Joan Chittister, O.S.B., is a member of the Mount Benedict Monastery in Erie, PA. She edits “The Monastic Way,” a monthly periodical of daily meditations, and is the author of several books, including The Story of Ruth, Twelve Moments in Every Woman’s Life; The Friendship of Women: A Spiritual Tradition; and Wisdom Distilled from the Daily: Living the Rule of St. Benedict Today. This article appeared in The Christian Century, March 22, 2003, pp. 38-44. Copyright by The Christian Century Foundation; used by permission. Current articles and subscription information can be found at www.christiancentury.org.This material was prepared for Religion Online by Ted and Winnie Brock and is republished with permission of Religion Online.
Struggle is a very private thing. It happens in the very depths of our souls. It comes with the loss of what we have considered so significant that we cannot abide the thought of life without it. Other people commiserate, of course, as they watch us struggle with the painof losing, the meaning of endings, the shock of great change, the emptiness of the present. But they cannot really share our pain because what we have lost, however significant to us, cannot be totally understood, respected or revered by them. What we lose is ours and ours alone: our dream,our hope, our expectation, our property, our identity. All private. All personal. All uniquely and singularly ours. Our friends look on caringly, of course, but there’s little else they can do. They advise, but they cannot possibly know the cost of every step we take. It is not their arms that are heavy, not their legs that have gone to lead, not their "knees that are weak" (Psalm 109).
They talk to us about going on but they do not understand that the thought of going on is unimportant to us now. If anything, it is what we least want to do; indeed, it seems impossible. And, as far as we are concerned, it is certainly not desirable any more. Go on for what reason? Those others who stand at the edges of our lives at such times cannot realize the sense of deep, deep isolation that comes when life as we have known it has been suddenly extinguished.
There is no one who can take the pain away because the pain cannot be taken away. There is no one there to ease it because it simply cannot be eased.
Desperate to help, people tell us how insignificant the thing was that we staked our lives upon. "It doesn’t matter," they say. "You’ll have another one." As in child or house or job or lover or dream. "It isn’t worth it," they tell us. Or, at their best, they remind us that "time will heal the pain," and that we "will learn to live with" the loss. But, oh, how wrong they are! I gave my life to it. Surely my life was worth something. "This is unjust," they agree, but injustice happens nevertheless. No one changes it. No one confronts it. No one does a thing but commiserate, And that only for a while, In the end, we are alone. Alone with the struggle. Alone with the violence, the emptiness, the rage within. "And Jacob was left alone," the biblical story tells us. Indeed.

## Problem description
Will you copy the essay on struggle verbatim, from "They talk to" up to and including "been suddenly extinguished."? The material after the essay on struggle comes from a separate source.

## Information provided
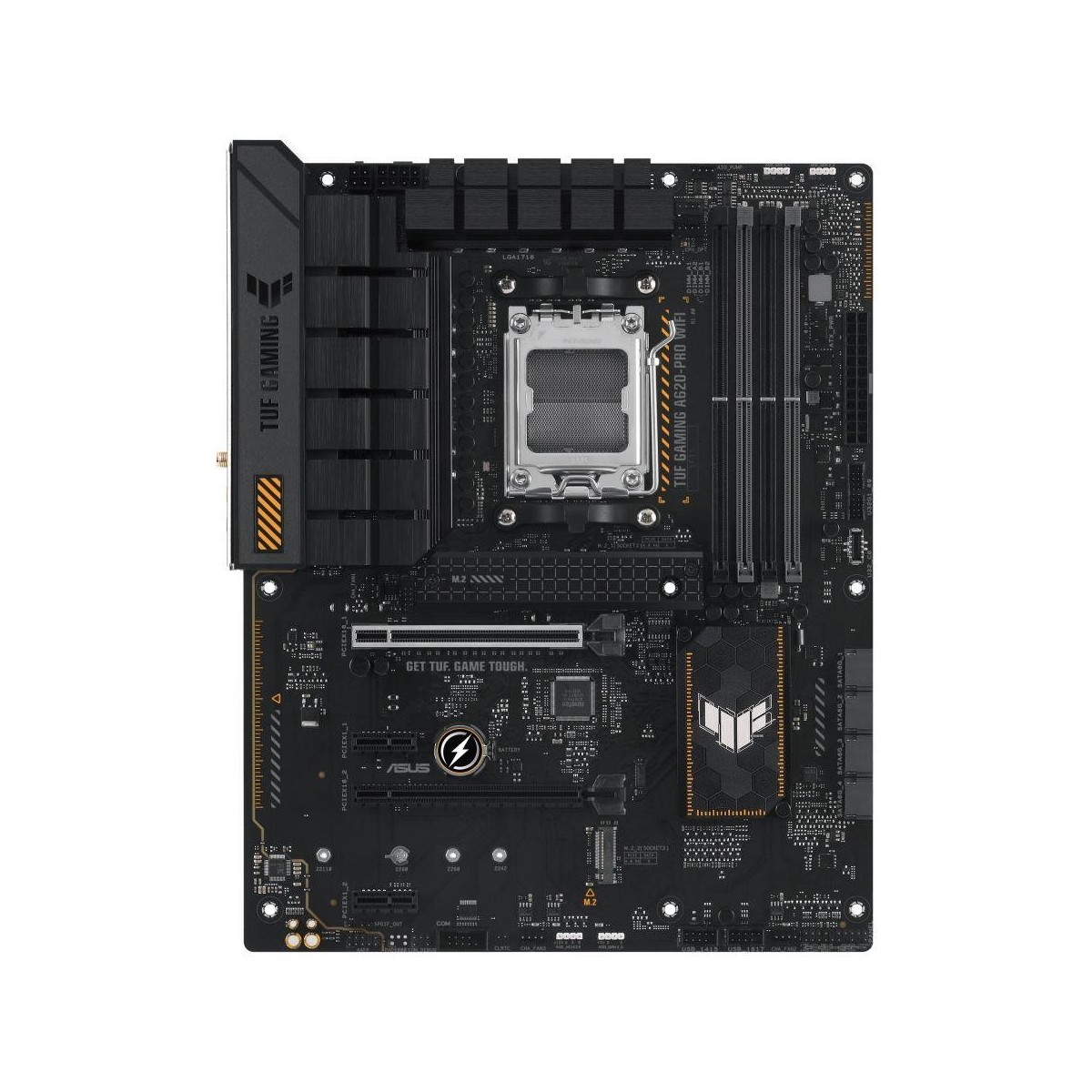 ASUS AMD A620 ATX Motherboard With DDR5 PCIe 4.0 Support Dual M.2 Slots Q-Latch 12+2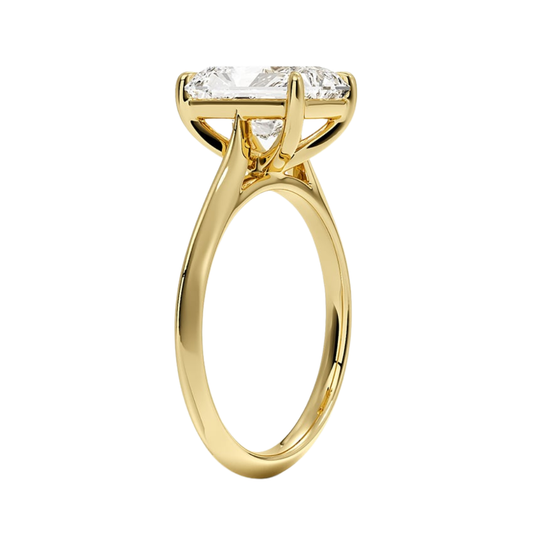 1 TO 5 CT Classic Radiant Shape Lab Grown Diamond Piper Knife Edge Solitaire Ring – 10K/14K/18K Gold | Pooja Diamond | IGI Certified Lab Diamond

## Output for this exercise
They talk to us about going on but they do not understand that the thought of going on is unimportant to us now. If anything, it is what we least want to do; indeed, it seems impossible. And, as far as we are concerned, it is certainly not desirable any more. Go on for what reason? Those others who stand at the edges of our lives at such times cannot realize the sense of deep, deep isolation that comes when life as we have known it has been suddenly extinguished.